Exercise details:
Please turn every line of the records below into a JSON list of strings, one string per line, with blank lines left out. Leave the pictures out of the answer.

Supplied material:
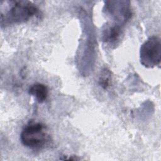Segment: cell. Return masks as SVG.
I'll return each instance as SVG.
<instances>
[{
  "label": "cell",
  "instance_id": "1",
  "mask_svg": "<svg viewBox=\"0 0 161 161\" xmlns=\"http://www.w3.org/2000/svg\"><path fill=\"white\" fill-rule=\"evenodd\" d=\"M10 8L4 13L1 14V27L28 21L38 13L35 4L28 1H10Z\"/></svg>",
  "mask_w": 161,
  "mask_h": 161
},
{
  "label": "cell",
  "instance_id": "2",
  "mask_svg": "<svg viewBox=\"0 0 161 161\" xmlns=\"http://www.w3.org/2000/svg\"><path fill=\"white\" fill-rule=\"evenodd\" d=\"M20 140L25 147L38 150L44 148L50 142V136L45 125L41 122L31 121L23 129Z\"/></svg>",
  "mask_w": 161,
  "mask_h": 161
},
{
  "label": "cell",
  "instance_id": "3",
  "mask_svg": "<svg viewBox=\"0 0 161 161\" xmlns=\"http://www.w3.org/2000/svg\"><path fill=\"white\" fill-rule=\"evenodd\" d=\"M140 60L142 65L152 68L158 65L161 60V40L158 36L148 38L141 46Z\"/></svg>",
  "mask_w": 161,
  "mask_h": 161
},
{
  "label": "cell",
  "instance_id": "4",
  "mask_svg": "<svg viewBox=\"0 0 161 161\" xmlns=\"http://www.w3.org/2000/svg\"><path fill=\"white\" fill-rule=\"evenodd\" d=\"M104 11L109 15L114 24L123 26L131 16L130 2L128 1H106Z\"/></svg>",
  "mask_w": 161,
  "mask_h": 161
},
{
  "label": "cell",
  "instance_id": "5",
  "mask_svg": "<svg viewBox=\"0 0 161 161\" xmlns=\"http://www.w3.org/2000/svg\"><path fill=\"white\" fill-rule=\"evenodd\" d=\"M122 26L116 24L106 25L102 32V40L110 45H116L119 41L123 31Z\"/></svg>",
  "mask_w": 161,
  "mask_h": 161
},
{
  "label": "cell",
  "instance_id": "6",
  "mask_svg": "<svg viewBox=\"0 0 161 161\" xmlns=\"http://www.w3.org/2000/svg\"><path fill=\"white\" fill-rule=\"evenodd\" d=\"M28 92L30 94L34 96L39 103H43L48 97V87L43 84L35 83L30 87Z\"/></svg>",
  "mask_w": 161,
  "mask_h": 161
},
{
  "label": "cell",
  "instance_id": "7",
  "mask_svg": "<svg viewBox=\"0 0 161 161\" xmlns=\"http://www.w3.org/2000/svg\"><path fill=\"white\" fill-rule=\"evenodd\" d=\"M111 82V73L109 69L104 68L101 72L98 79V83L104 89H107L110 86Z\"/></svg>",
  "mask_w": 161,
  "mask_h": 161
}]
</instances>
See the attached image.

Expected output:
[
  "Segment: cell. Return masks as SVG.",
  "I'll return each instance as SVG.",
  "<instances>",
  "[{",
  "  \"label\": \"cell\",",
  "  \"instance_id\": \"1\",",
  "  \"mask_svg\": \"<svg viewBox=\\\"0 0 161 161\\\" xmlns=\\\"http://www.w3.org/2000/svg\\\"><path fill=\\\"white\\\" fill-rule=\\\"evenodd\\\" d=\\\"M10 8L4 13L1 14V27L28 21L38 13L35 4L28 1H10Z\\\"/></svg>\",",
  "  \"mask_w\": 161,",
  "  \"mask_h\": 161",
  "},",
  "{",
  "  \"label\": \"cell\",",
  "  \"instance_id\": \"2\",",
  "  \"mask_svg\": \"<svg viewBox=\\\"0 0 161 161\\\" xmlns=\\\"http://www.w3.org/2000/svg\\\"><path fill=\\\"white\\\" fill-rule=\\\"evenodd\\\" d=\\\"M20 140L25 147L38 150L44 148L50 142V136L45 125L41 122L31 121L23 129Z\\\"/></svg>\",",
  "  \"mask_w\": 161,",
  "  \"mask_h\": 161",
  "},",
  "{",
  "  \"label\": \"cell\",",
  "  \"instance_id\": \"3\",",
  "  \"mask_svg\": \"<svg viewBox=\\\"0 0 161 161\\\" xmlns=\\\"http://www.w3.org/2000/svg\\\"><path fill=\\\"white\\\" fill-rule=\\\"evenodd\\\" d=\\\"M140 60L142 65L152 68L158 65L161 60V40L158 36L148 38L141 46Z\\\"/></svg>\",",
  "  \"mask_w\": 161,",
  "  \"mask_h\": 161",
  "},",
  "{",
  "  \"label\": \"cell\",",
  "  \"instance_id\": \"4\",",
  "  \"mask_svg\": \"<svg viewBox=\\\"0 0 161 161\\\" xmlns=\\\"http://www.w3.org/2000/svg\\\"><path fill=\\\"white\\\" fill-rule=\\\"evenodd\\\" d=\\\"M104 11L109 15L114 24L123 26L131 16L130 2L128 1H106Z\\\"/></svg>\",",
  "  \"mask_w\": 161,",
  "  \"mask_h\": 161",
  "},",
  "{",
  "  \"label\": \"cell\",",
  "  \"instance_id\": \"5\",",
  "  \"mask_svg\": \"<svg viewBox=\\\"0 0 161 161\\\" xmlns=\\\"http://www.w3.org/2000/svg\\\"><path fill=\\\"white\\\" fill-rule=\\\"evenodd\\\" d=\\\"M122 26L116 24L106 25L102 32V40L110 45H116L119 41L123 31Z\\\"/></svg>\",",
  "  \"mask_w\": 161,",
  "  \"mask_h\": 161",
  "},",
  "{",
  "  \"label\": \"cell\",",
  "  \"instance_id\": \"6\",",
  "  \"mask_svg\": \"<svg viewBox=\\\"0 0 161 161\\\" xmlns=\\\"http://www.w3.org/2000/svg\\\"><path fill=\\\"white\\\" fill-rule=\\\"evenodd\\\" d=\\\"M28 92L30 94L34 96L39 103H43L48 97V87L43 84L35 83L30 87Z\\\"/></svg>\",",
  "  \"mask_w\": 161,",
  "  \"mask_h\": 161",
  "},",
  "{",
  "  \"label\": \"cell\",",
  "  \"instance_id\": \"7\",",
  "  \"mask_svg\": \"<svg viewBox=\\\"0 0 161 161\\\" xmlns=\\\"http://www.w3.org/2000/svg\\\"><path fill=\\\"white\\\" fill-rule=\\\"evenodd\\\" d=\\\"M111 82V73L109 69L104 68L101 72L98 79V83L104 89H107L110 86Z\\\"/></svg>\",",
  "  \"mask_w\": 161,",
  "  \"mask_h\": 161",
  "}]",
  "</instances>",
  "See the attached image."
]